Kacamata Peradaban

2016/05/28

FILOSOFI KEMENYAN





      Apa yang pertamakali terbayangkan ketika mendengar kata “kemenyan”? sebuah ritual  keagamaan, media yang mendatangkan aura mistik, dan mungkin dukun. Semua asumsi-asumsi tersebut muncul karena orang tradisional biasa menggunakan kemenyan sebagai pelantara menuju dunia ruhani. Namun dalam dimensi lain, kemenyan juga memiliki fungsi yang bermanfaat bagi dunia badani.

Sejak lama, kemenyan telah dikenal oleh orang-orang Nusantara sebagai identitas kepercayaan sekaligus komoditas ekonomi lokal. Dalam kepercayaan lokal, bau kemenyan yang menyengat dianggap sebagai media mendatangkan roh nenek moyang yang sampai sekarang kemenyan masih digunakan dalam upacara-upacara adat tertentu di Nusantara. Saking melekatnya kemenyan dengan kepercayaan lokal, hingga kini bau kemenyan selalu di identikan dengan suatu nuansa yang mistisme.

Sebagai komoditas ekonomi lokal, Kemenyan pernah menjadi getah wangi yang banyak dicari oleh pasar internasional sejak berabad-abad lalu dengan nilai yang tinggi. Bahkan Robin Simanjuntak pengelola kemenyan yang masih bertahan saat ini, dalam tulisan Aufrida Wismi Warasti dalam Kompas mengatakan (24/5) bahwa di masa lalu nilai kemenyan setara dengan emas. Hal ini menunjukan bahwa kemenyan pernah menjadi getah wangi yang banyak di butuhkan oleh konsumen internasional.
◆ ◆ ◆
Jawab pertanyaan berikut berdasarkan teks tentang kemenyan.
(a) Orang tradisional biasa menggunakan kemenyan sebagai apa?
(b) Dalam kepercayaan lokal, bau kemenyan yang menyengat dianggap sebagai media untuk apa?
(c) Menurut Robin Simanjuntak, nilai kemenyan di masa lalu setara dengan apa?
◆ ◆ ◆
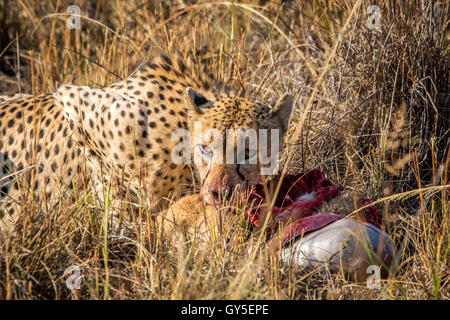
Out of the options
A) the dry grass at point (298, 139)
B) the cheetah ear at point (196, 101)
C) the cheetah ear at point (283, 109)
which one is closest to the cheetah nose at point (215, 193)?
the dry grass at point (298, 139)

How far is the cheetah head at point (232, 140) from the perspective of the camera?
9.54 ft

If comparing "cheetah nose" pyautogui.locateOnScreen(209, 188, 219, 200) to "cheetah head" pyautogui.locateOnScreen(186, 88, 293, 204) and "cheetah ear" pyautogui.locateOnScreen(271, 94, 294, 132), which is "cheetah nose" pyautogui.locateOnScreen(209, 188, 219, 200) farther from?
"cheetah ear" pyautogui.locateOnScreen(271, 94, 294, 132)

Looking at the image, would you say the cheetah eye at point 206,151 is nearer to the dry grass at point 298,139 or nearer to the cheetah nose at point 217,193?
the cheetah nose at point 217,193

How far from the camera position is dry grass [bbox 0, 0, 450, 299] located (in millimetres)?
2381

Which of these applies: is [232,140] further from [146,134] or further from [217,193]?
[146,134]

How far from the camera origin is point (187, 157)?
3.12 metres

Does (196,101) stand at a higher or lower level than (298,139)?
higher

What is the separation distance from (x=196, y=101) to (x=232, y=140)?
357 mm

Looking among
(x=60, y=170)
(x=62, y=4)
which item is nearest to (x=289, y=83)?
(x=60, y=170)

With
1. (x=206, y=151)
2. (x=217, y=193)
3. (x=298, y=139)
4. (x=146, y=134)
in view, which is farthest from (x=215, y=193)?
(x=298, y=139)

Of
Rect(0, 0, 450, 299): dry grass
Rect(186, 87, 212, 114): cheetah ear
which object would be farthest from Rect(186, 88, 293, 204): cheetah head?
Rect(0, 0, 450, 299): dry grass

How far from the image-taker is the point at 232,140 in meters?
2.94

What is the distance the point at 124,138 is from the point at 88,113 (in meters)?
0.32

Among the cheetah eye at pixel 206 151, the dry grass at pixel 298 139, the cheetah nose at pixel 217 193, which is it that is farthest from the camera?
the cheetah eye at pixel 206 151
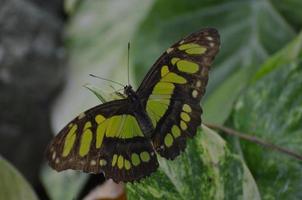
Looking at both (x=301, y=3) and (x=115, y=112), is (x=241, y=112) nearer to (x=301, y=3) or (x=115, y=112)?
(x=115, y=112)

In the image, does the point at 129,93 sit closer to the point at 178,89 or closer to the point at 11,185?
the point at 178,89

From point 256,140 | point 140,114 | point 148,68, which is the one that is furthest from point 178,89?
point 148,68

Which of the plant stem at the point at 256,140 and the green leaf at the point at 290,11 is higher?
the green leaf at the point at 290,11

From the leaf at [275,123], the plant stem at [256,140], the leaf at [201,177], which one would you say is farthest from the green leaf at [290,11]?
the leaf at [201,177]

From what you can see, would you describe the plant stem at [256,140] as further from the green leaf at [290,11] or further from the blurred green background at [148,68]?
the green leaf at [290,11]

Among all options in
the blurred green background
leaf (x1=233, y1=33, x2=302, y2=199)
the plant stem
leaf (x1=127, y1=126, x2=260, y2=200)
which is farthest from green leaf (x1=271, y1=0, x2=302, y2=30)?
leaf (x1=127, y1=126, x2=260, y2=200)

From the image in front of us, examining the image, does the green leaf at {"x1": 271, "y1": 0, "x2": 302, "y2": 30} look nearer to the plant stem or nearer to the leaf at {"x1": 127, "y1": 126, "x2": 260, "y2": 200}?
the plant stem

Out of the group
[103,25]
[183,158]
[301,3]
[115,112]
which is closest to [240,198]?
[183,158]
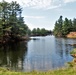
◆ ◆ ◆
#### Jawaban Benar:
(a) Sebagai pelantara menuju dunia ruhani.
(b) Sebagai media untuk mendatangkan roh nenek moyang.
(c) Setara dengan emas.